Meski demikian, Ibrahim menyebut masalah sebenarnya juga ada pada pelanggan sendiri. Sampai saat ini, Ia menilai masyarakat Indonesia masih belum tidak terlalu peduli dengan perlindungan data pribadi mereka masing-masing.
Berbagai data pribadi kerap disetor begitu saja dalam setiap transaksi digital yang dilakukan. "Asal harga murah," kata Ibrahim.
Kondisi yang berbeda justru terjadi di beberapa negara maju di Eropa, seperti di Skandinavia.

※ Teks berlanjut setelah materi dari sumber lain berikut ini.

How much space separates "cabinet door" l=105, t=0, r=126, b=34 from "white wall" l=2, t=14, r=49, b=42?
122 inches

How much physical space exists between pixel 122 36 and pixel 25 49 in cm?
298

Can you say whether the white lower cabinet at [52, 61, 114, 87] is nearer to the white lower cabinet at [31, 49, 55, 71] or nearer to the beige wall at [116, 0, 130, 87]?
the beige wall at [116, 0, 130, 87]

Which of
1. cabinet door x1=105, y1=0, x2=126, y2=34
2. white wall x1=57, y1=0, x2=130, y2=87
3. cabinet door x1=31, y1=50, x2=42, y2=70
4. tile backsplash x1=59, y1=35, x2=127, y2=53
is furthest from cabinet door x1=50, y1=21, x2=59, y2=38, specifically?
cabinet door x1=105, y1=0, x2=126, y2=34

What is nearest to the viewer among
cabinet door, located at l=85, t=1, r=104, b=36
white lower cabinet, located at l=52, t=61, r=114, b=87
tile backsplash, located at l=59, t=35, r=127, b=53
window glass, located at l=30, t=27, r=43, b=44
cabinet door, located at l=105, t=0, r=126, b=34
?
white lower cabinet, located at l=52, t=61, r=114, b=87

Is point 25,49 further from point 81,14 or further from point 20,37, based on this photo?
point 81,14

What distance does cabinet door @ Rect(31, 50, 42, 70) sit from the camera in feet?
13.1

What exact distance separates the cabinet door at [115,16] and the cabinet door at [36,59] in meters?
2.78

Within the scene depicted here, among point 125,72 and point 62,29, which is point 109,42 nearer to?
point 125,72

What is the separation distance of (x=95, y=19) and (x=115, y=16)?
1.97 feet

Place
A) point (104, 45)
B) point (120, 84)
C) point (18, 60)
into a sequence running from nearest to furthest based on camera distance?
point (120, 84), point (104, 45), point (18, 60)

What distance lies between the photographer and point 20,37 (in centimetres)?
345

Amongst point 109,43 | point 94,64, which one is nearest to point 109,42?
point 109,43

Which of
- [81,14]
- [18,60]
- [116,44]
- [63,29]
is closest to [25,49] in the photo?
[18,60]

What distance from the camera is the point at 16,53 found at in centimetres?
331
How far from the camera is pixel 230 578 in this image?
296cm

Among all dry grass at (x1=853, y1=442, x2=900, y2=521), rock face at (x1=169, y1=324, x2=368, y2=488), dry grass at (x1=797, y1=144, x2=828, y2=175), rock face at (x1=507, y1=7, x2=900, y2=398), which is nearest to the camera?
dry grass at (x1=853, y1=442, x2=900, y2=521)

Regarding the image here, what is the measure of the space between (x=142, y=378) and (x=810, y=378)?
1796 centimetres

Menurut dia, perkembangan bisnis e-commerce di kawasan ini paling lambat. "Tapi justru data protectionnya paling kuat," kata Ibrahim.
Untuk itu, Ibrahim menyebut kondisi ini bisa menjadi sejumlah pertimbangan di Komisi Pengawas Persaingan Usaha (KPPU) nantinya, jika memang Grab dan Gojek melaporkan merger. "Ini jadi call buat KPPU," kata Ibrahim.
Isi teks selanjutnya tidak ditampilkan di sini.